▶ [EXTRACT PROVIDED]

↓

= Edward G. Conture =

American speech-language pathologist

Edward Gage Conture Ph.D., CCC-SLP (retired), BCS-SCF (retired) is an American speech-language pathologist. He is professor emeritus in the Department of Hearing and Speech Sciences at Vanderbilt University and Director for Grant and Research Development at the Arthur M. Blank Center for Stuttering Education and Research at the University of Texas at Austin. His research focuses on childhood stuttering and fluency disorders. He was editor of the Journal of Fluency Disorders and served on the advisory council of the National Institute on Deafness and Other Communication Disorders. He has published over 100 peer-reviewed works and co-authored several textbooks.

== Education ==
Conture earned a Bachelor of Science degree from Emerson College in 1967 and a Master of Arts degree from Northwestern University in 1968. He completed his Doctor of Philosophy (PhD) studies at the University of Iowa in audiology and speech-language pathology in 1972.

== Career ==
Conture served on the faculty at Syracuse University from 1972 to 1997, advancing through academic ranks to full professor. In 1997, he joined Vanderbilt University, where he was full professor in the Department of Hearing and Speech Sciences until attaining emeritus status in 2013. Combining  Syracuse and Vanderbilt Universities, Conture was the doctoral advisor and doctoral dissertation director of 24 PhD graduates.

His research has examined developmental stuttering in children, including factors related to emotion, language, and motor control. He has authored or co-authored over 100 scholarly works, including journal articles, books, and book chapters. His research has received support from organizations such as the National Institute on Deafness and Other Communication Disorders (NIDCD) and the U.S. Office of Special Education Programs (OSEP).

Conture served as editor of the Journal of Fluency Disorders from 2004 to 2007 and was a member of the NIDCD Advisory Council from 2004 to 2008.

As of 2021, Conture is affiliated with the Arthur M. Blank Center for Stuttering Education and Research at the University of Texas as the Senior Director of Grant and Research Development.

== Selected publications ==
Conture's publications include empirical research and textbook contributions. Notable works include:

- Conture, Edward G. (2001). "Stuttering: its nature, diagnosis, and treatment"
- Jones, Robin M. (2017). "Executive Functions Impact the Relation Between Respiratory Sinus Arrhythmia and Frequency of Stuttering in Young Children Who Do and Do Not Stutter"
- Zengin-Bolatkale, Hatun (2018). "Sympathetic arousal as a marker of chronicity in childhood stuttering"
- Ntourou, Katerina (2020). "A parent-report scale of behavioral inhibition: Validation and application to preschool-age children who do and do not stutter"
- Zebrowski, Patricia M (2022). "Stuttering and related disorders of fluency"
- Conture, E. G. (2024). "Speaking of Academics: A memoir of mentoring PhD students"
- Byrd, Courtney T. (2024). "CARE Model of Treatment for stuttering: Theory, assumptions, and preliminary findings"
- Byrd, Courtney T. (2026). "CARE Model Assessment for school-age children who stutter: An overview and preliminary findings"

== Recognition ==
Conture has received several honors from professional organizations in the field of speech-language pathology:

- Malcolm Fraser Award, Stuttering Foundation of America (2003).
- Frank R. Kleffner Clinical Career Award, American Speech-Language-Hearing Foundation (2005).
- Honors of the Association, American Speech-Language-Hearing Association (2007).
- Lifetime Achievement Award, World Stuttering & Cluttering Organization (WSCO) (2024).

↑

▶ [WORK INSTRUCTIONS]
1) Rewrite the stretch of the Conture biography from "- Frank R. Kleffner" through "Speech-Language-Hearing Association (2007).", changing "Clinical Career Award" to "Clinical Achievement Award".
2) According to the Conture biography, in what year did Conture earn his Master of Arts degree from Northwestern University?

▶ [SUPPLIED ENTRIES]
↓

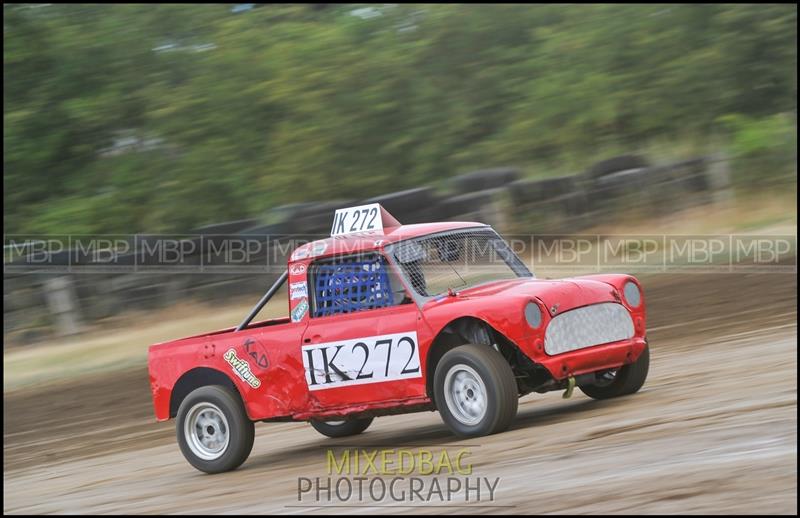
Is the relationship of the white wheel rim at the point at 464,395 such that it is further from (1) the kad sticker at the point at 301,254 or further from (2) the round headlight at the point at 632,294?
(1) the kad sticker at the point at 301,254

↑
↓

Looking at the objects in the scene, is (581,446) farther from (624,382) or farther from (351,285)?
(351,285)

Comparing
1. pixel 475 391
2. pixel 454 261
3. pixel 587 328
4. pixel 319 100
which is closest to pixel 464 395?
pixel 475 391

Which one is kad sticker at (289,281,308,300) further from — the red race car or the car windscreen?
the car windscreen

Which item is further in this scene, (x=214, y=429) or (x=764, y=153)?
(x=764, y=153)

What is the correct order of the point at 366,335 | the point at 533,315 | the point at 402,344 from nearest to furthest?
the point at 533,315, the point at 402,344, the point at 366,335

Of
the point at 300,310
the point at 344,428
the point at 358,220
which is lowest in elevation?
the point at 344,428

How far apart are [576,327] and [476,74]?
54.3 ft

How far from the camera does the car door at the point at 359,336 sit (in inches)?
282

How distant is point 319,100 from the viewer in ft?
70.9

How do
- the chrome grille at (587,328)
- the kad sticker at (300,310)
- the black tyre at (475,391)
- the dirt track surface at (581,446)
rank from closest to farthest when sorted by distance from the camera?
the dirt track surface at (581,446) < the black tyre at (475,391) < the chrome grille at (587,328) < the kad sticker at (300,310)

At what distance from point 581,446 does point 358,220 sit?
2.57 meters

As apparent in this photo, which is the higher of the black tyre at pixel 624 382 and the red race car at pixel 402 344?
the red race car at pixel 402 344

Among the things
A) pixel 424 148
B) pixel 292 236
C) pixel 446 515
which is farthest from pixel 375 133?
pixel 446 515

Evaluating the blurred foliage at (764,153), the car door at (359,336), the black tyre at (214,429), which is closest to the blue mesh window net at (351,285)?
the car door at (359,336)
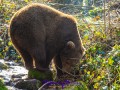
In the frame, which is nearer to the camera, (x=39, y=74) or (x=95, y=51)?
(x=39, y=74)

↑
↓

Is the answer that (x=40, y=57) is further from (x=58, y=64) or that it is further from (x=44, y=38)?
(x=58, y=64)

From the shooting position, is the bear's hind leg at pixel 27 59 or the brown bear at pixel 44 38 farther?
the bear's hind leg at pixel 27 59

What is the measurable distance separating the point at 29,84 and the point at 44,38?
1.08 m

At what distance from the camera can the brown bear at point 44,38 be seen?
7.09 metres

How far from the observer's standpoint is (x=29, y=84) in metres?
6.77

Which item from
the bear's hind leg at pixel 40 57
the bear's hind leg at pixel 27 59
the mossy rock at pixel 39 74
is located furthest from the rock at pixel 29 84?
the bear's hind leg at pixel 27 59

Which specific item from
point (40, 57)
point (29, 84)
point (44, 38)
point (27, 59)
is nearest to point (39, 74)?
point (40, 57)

↑

▶ [RESULTS BY TASK]
1)
- Frank R. Kleffner Clinical Achievement Award, American Speech-Language-Hearing Foundation (2005).
- Honors of the Association, American Speech-Language-Hearing Association (2007).

2) 1968